Lembrava-se perfeitamente de dois que lhe foram parar nas mãos pela primeira vez: Adelaide Carraro e outro de autor com nome Inglês. O que será que tinha ali que tinha que ler escondido? Pensara. Não sabia qual ler primeiro. Na sorte foi pelo nome mais fácil: Adelaide Carraro. A colega lhe dissera que o livro era um sarro! Era uma história de final triste, onde a mocinha era enganada pelo patrão, ficava de barriga e ia para a rua. Depois de ganhar a barriga não ganhava mais nada e o tal do sexo que era tão descrito era a coisa proibida do livro. E ai ela entendeu que aquilo era proibido mesmo!
Imagine o tanto que apanharia se a mãe lhe pegasse com aquilo. O outro livro era pior ainda! Era história de encontros para grupos de casais participarem de uma festa onde só ia gente rica e no final um ficava com a mulher do outro, uma bagunça danada. Estava aprendendo coisas com aquele livro. Essas coisas não passavam em nenhuma novela. Tudo da história do livro acontecia no Rio e em São Paulo. Passou a pensar que Rio e São Paulo eram lugares em que aconteciam coisas na vida de outras pessoas que na cidade dela ela nunca nem tinha ouvido falar. Aquele negócio de troca de casais ela nem sabia que existia. Ninguém falava sobre isso nem nas conversas mais baixinhas.

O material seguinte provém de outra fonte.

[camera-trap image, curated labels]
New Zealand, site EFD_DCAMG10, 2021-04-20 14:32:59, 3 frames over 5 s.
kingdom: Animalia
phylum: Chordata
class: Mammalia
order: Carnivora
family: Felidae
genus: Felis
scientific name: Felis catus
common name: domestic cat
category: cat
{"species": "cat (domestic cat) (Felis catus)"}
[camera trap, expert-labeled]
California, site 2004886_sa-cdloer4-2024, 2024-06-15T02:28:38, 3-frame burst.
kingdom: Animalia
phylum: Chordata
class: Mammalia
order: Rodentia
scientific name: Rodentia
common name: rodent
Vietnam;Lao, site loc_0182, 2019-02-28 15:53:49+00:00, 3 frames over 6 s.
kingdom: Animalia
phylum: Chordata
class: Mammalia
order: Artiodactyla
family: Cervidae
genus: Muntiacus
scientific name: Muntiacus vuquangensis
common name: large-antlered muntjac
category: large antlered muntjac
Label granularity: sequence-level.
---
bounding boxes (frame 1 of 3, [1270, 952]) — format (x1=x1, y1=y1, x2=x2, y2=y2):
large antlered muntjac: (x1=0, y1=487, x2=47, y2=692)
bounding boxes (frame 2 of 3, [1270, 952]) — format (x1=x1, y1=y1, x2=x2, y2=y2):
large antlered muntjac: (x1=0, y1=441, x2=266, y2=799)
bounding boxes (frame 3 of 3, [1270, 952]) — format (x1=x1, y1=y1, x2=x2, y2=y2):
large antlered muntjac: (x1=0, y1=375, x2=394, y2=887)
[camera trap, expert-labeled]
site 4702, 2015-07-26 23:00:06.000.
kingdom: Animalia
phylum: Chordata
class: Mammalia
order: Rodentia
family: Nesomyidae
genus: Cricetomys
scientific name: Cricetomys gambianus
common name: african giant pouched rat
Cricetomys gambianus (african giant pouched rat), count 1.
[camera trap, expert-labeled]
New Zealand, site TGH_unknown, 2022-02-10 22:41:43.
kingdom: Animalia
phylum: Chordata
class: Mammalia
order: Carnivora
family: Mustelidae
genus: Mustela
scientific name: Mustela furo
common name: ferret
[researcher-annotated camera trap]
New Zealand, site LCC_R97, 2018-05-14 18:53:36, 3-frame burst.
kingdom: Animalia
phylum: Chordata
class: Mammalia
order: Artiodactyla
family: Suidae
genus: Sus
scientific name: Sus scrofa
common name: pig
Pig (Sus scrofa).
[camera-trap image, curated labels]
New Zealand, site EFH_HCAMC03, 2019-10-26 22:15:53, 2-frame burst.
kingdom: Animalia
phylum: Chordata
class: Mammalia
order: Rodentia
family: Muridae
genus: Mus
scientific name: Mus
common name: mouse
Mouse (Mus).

Mas teria que dizer para a amiga qual livro tinha gostado mais. Ela pensou um pouco em cada livro. O livro da autora brasileira era mais fácil de ler. Falava de homem de mais idade com meninas adolescentes e aconteciam muitas coisas de sexo que eram fáceis de entender porque tudo tinha os nomes das partes do corpo e tinha hora que até ela sentia coisas no corpo.
Ficava chocada com os dois livros e nem tinha com quem comentar. Também nem ia saber o que falar. Talvez aquelas coisas não eram coisas de ficar falando. Por exemplo, ficar falando do que ela lia e do que ela sentia. As reações do corpo como dizia a amiga. Como código ficou combinado que sempre que ela arrumasse um novo livro de histórias do corpo ela traria de novo. A amiga dizia que gostava de ler os livros que dava saudade dos sarros com o namorado. Ela ficou com vergonha de ouvir a amiga falando isso.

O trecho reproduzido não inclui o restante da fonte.